Variable image dimensions inside consecutive batches

rynczakd · June 17, 2023, 7:14pm

Hi, I turn to you with a question about the size of the images inside the consecutive batches that are passing to the CNN input.

The problem is that I want to pass to the CNN batches of the following dimensions - (batch_size, C = 1, H = 224, W = (600 - 1400). For each of the batches I am padding with zeros the images to the maximum width in the batch - my images have a width of 600 to 1400 and a fixed height equal to 254. For example - the first batch has the dimension (64, 1, 254, 1200) and the next batch has the dimension (64, 1, 254, 1000) and so on. The padding is done inside Dataset class using collate_fn function - I am loading images, determining the maximum width in the batch and then padding rest of images to that maximum width.

Can batches with variable internal dimensions be fed into the CNN input? Or is it necessary to normalize the images to the maximum width in the dataset using padding?

I will add that I intend to use CNN only to generate feature maps, which will then be entered as input to the GRU.

ptrblck · June 17, 2023, 10:26pm

Yes, using variable input shapes would be possible e.g. if you are making sure to create the needed activation shape for layers requiring a static shape. E.g. often adaptive pooling layers are used with a predefined output size to create a statically shaped activation with is then fed to a linear layer, which uses a static in_features value.
Depending on your model and how these feature maps are used afterwards it could also work.

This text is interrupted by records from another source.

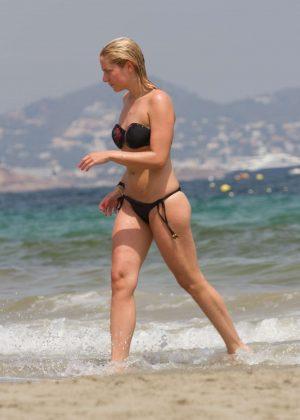 Cheyenne and Valentina Pahde in Bikini in Ibiza - GotCeleb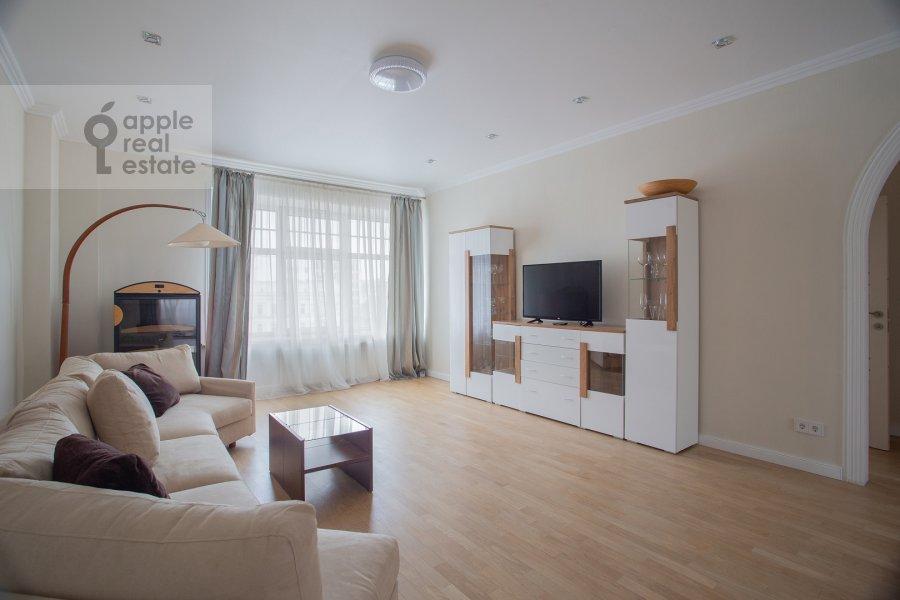 Гостиная в 3-комнатной квартире по адресу Малая Ордынка 3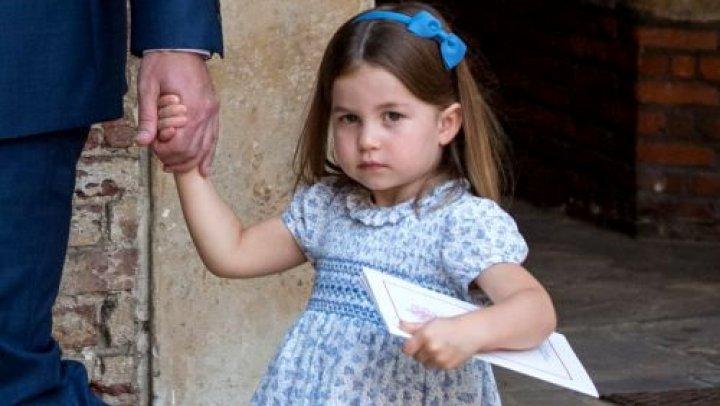 A uimit pe toată lumea! Ce le-a spus Prințesa Charlotte fotografiilor prezenți la botezul Prințului Louis (FOTO)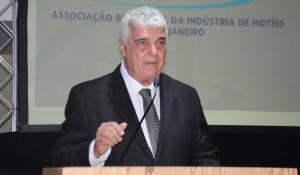 Alfredo Lopes classifica cancelamento do Réveillon no Rio como um 'total absurdo'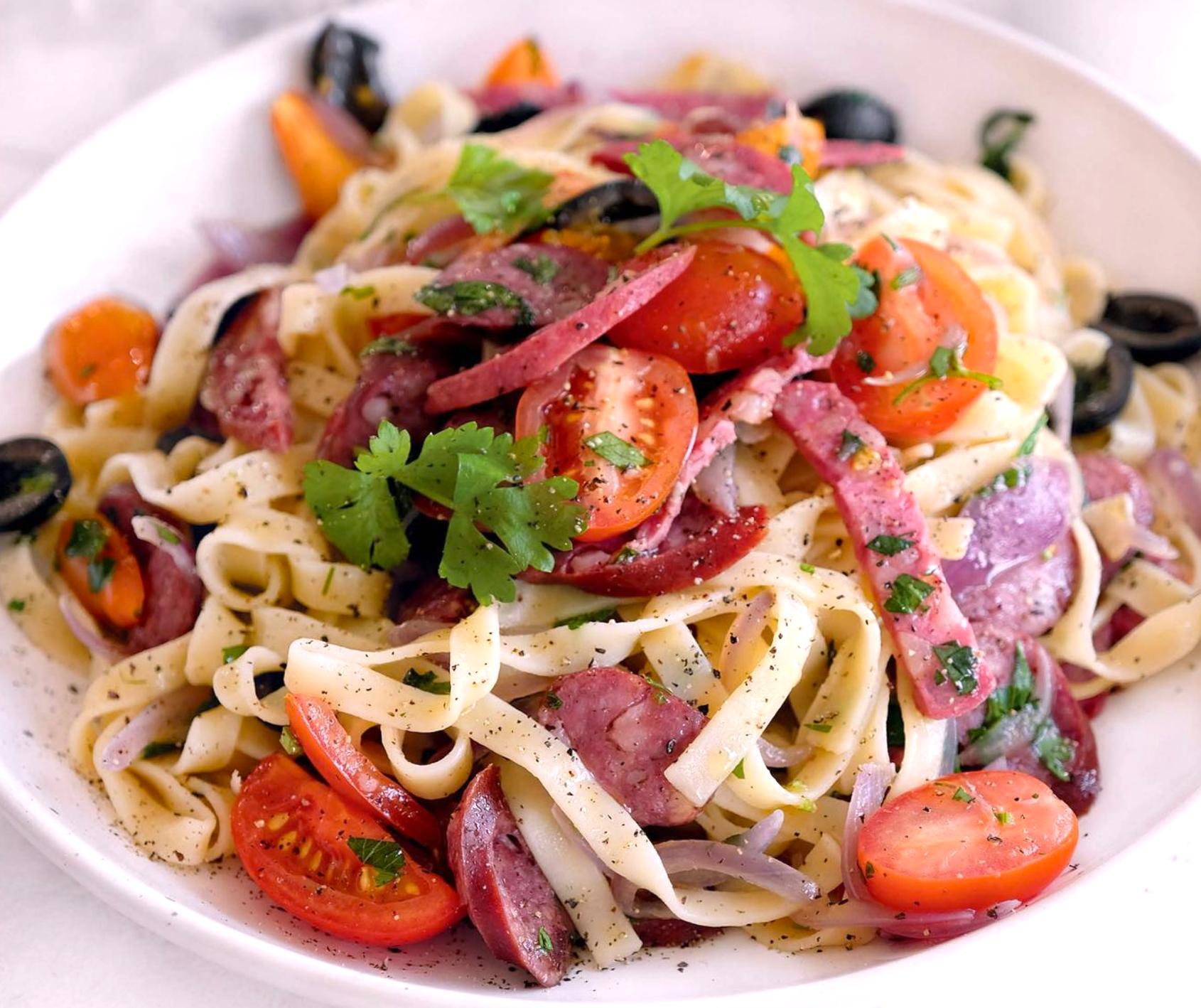 talyatelle-s-salyami-ohotnichimi-kolbaskami-maslinami-pomidorami-cherri-i-rozmarinom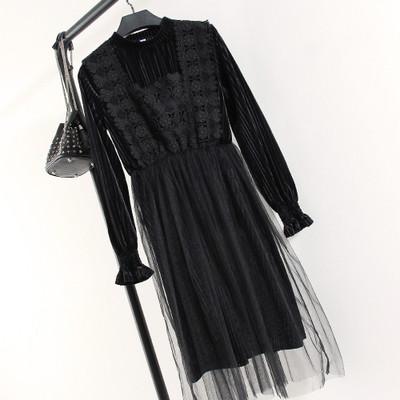Платье с фатином на юбке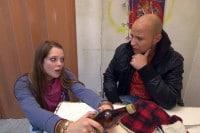 Berlin Tag und Nacht: Krätze macht es Hanna und Joshua nicht leicht! - TV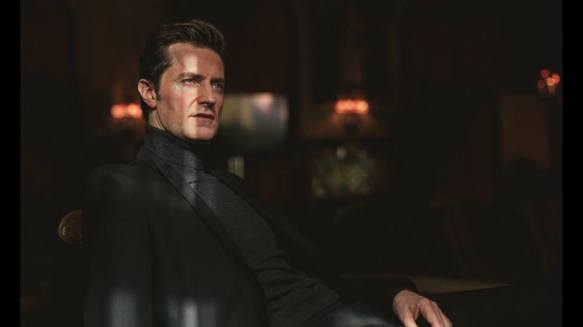 raportrait-2016-broadwayworld-janehotel-richardarmitage-leaning-back-in-chair_dec0116vianoemi
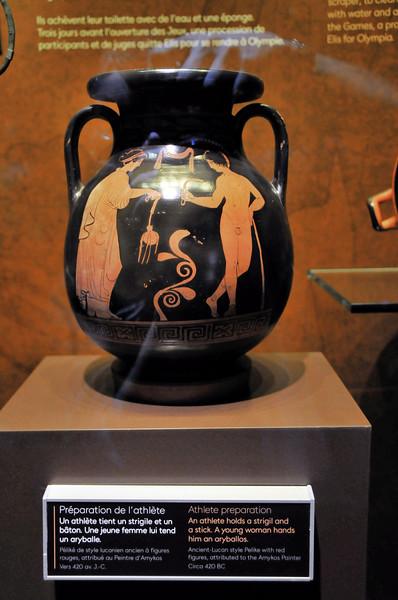 Ouchy - Musée Olympique - Vase antique représentant un athlète et une jeune femme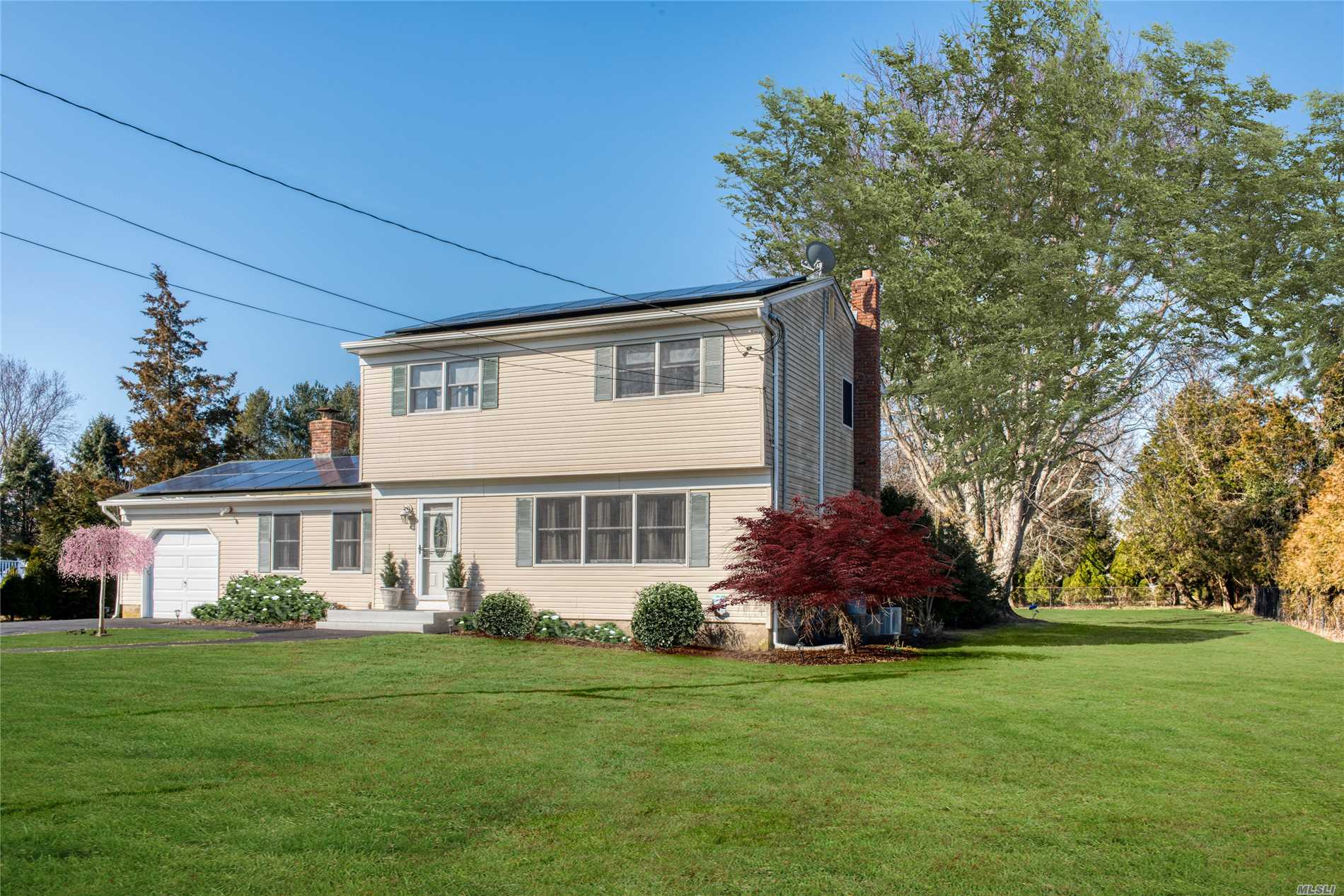 Photo of home for sale at 350 Donna Dr, Mattituck NY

rynczakd · June 17, 2023, 10:45pm

Thank you for answer. I would like to combine CNN with GRU neural network and the whole data processing will be as follows:

Load images in collate_fn function basing on the paths returned by getitem method (I have decided to return images paths in getitem due to variable size images - getitem method should return fixed size batches, so returning paths to images seems to be good idea I think)
Padd images with zeros to maximum width in batch and create padding mask to obtain real images widths without padding later on (padding also in collate_fn function)
Apply augmentation using transforms
Return padded and augmented batch in collate_fn function.

Above steps are implemented in custom Dataset class. Then I would like to pass batches with padded images to CNN to generate feature maps and then pass the output of the CNN to the GRU network (seq-to-seq architecture). The CNN role is just to generate feature maps that can be processed later on using GRU as I mentioned, so I think that I do not have to take care about fixed size at the output of CNN.
When it comes about GRU network, I am going to calcualte dimensions of feature maps basing on widths obtained from padding masks - the main idea is to calculate dimensions of feature maps for dimensions without padding (just using equations for calculating output dimensions for conv/pooling layers) and pass the whole images with padding to GRU using pack_padded_sequence where calculated using equations widths will be passed as lengths argument to that function.

So in that case - can I use padding to maximum width in batch for CNN and pass batches with variable Width dimension (and fixed rest of dimensions)? Width will be fixed for single batch and will change for each batch. Does PyTorch CNN module handle that case?